• _OBJECTIVE_
Transcribe every record that appears below, exactly and in full.

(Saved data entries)
=-=-=-=-=
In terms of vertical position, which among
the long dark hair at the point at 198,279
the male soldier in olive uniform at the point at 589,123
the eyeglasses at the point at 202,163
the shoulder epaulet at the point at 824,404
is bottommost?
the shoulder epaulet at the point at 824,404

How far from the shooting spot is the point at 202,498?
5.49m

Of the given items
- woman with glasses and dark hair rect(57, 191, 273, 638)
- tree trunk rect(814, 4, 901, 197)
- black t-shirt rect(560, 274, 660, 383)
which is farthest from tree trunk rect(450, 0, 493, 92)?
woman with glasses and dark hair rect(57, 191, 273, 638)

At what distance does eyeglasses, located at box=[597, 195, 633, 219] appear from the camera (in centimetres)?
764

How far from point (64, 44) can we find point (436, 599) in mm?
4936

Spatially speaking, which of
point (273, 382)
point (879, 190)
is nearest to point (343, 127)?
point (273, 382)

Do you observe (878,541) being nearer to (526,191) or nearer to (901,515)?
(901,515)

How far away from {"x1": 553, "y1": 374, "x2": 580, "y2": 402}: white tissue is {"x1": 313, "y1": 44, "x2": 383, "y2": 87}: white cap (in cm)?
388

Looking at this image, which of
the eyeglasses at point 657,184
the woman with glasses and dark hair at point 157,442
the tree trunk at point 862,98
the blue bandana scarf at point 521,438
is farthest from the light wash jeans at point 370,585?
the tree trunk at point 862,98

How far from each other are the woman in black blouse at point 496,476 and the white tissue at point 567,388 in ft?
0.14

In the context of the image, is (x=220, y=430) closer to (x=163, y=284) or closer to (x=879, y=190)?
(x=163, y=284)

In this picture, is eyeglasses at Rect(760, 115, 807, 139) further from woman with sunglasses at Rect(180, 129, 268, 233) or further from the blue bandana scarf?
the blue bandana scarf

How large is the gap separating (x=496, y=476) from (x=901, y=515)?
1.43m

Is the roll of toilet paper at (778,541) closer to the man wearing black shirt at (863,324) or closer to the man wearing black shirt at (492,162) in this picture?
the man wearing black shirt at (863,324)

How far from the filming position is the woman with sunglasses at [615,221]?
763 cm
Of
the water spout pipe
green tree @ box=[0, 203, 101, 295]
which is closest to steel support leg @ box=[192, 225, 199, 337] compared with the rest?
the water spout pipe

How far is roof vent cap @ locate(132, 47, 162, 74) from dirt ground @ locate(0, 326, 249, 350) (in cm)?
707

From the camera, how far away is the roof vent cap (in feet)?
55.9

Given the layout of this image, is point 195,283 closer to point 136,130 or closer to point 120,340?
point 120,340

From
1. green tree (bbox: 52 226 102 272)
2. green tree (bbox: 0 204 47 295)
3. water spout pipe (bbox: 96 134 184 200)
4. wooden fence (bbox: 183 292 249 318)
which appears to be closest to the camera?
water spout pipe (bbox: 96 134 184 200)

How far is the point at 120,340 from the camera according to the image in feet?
=-=-=-=-=
• _ANSWER_
In terms of vertical position, which among
the long dark hair at the point at 198,279
the male soldier in olive uniform at the point at 589,123
the eyeglasses at the point at 202,163
the shoulder epaulet at the point at 824,404
is bottommost?
the shoulder epaulet at the point at 824,404

How far from the shooting spot is the point at 202,498?
5.49m

Of the given items
- woman with glasses and dark hair rect(57, 191, 273, 638)
- tree trunk rect(814, 4, 901, 197)
- black t-shirt rect(560, 274, 660, 383)
which is farthest from tree trunk rect(450, 0, 493, 92)?
woman with glasses and dark hair rect(57, 191, 273, 638)

At what distance does eyeglasses, located at box=[597, 195, 633, 219] appear from the camera (in centimetres)?
764

How far from point (64, 44) can we find point (436, 599) in mm?
4936

Spatially speaking, which of
point (273, 382)
point (879, 190)
is nearest to point (343, 127)?
point (273, 382)

Do you observe (878,541) being nearer to (526,191) or nearer to (901,515)?
(901,515)

How far away from {"x1": 553, "y1": 374, "x2": 580, "y2": 402}: white tissue is {"x1": 313, "y1": 44, "x2": 383, "y2": 87}: white cap (in cm)?
388

Looking at this image, which of
the eyeglasses at point 657,184
the woman with glasses and dark hair at point 157,442
the tree trunk at point 862,98
the blue bandana scarf at point 521,438
is farthest from the light wash jeans at point 370,585?
the tree trunk at point 862,98

How far from each other are the woman in black blouse at point 496,476 and the white tissue at point 567,388 in ft?
0.14

In the context of the image, is (x=220, y=430) closer to (x=163, y=284) or closer to (x=879, y=190)?
(x=163, y=284)

In this picture, is eyeglasses at Rect(760, 115, 807, 139) further from woman with sunglasses at Rect(180, 129, 268, 233) or further from the blue bandana scarf?
the blue bandana scarf

How large is the gap separating (x=496, y=476) from (x=901, y=515)?
1.43m

Is the roll of toilet paper at (778,541) closer to the man wearing black shirt at (863,324) or closer to the man wearing black shirt at (492,162) in this picture?
the man wearing black shirt at (863,324)

How far from the filming position is the woman with sunglasses at [615,221]?
763 cm
Of
the water spout pipe
green tree @ box=[0, 203, 101, 295]
which is closest to steel support leg @ box=[192, 225, 199, 337] compared with the rest?
the water spout pipe

How far is roof vent cap @ locate(132, 47, 162, 74) from dirt ground @ locate(0, 326, 249, 350) (in cm)?
707

From the camera, how far away is the roof vent cap (in feet)?
55.9

Given the layout of this image, is point 195,283 closer to point 136,130 or closer to point 120,340?
point 120,340

From
1. green tree (bbox: 52 226 102 272)
2. green tree (bbox: 0 204 47 295)
3. water spout pipe (bbox: 96 134 184 200)
4. wooden fence (bbox: 183 292 249 318)
which appears to be closest to the camera?
water spout pipe (bbox: 96 134 184 200)

How far is the point at 120,340 from the camera according to the image in feet?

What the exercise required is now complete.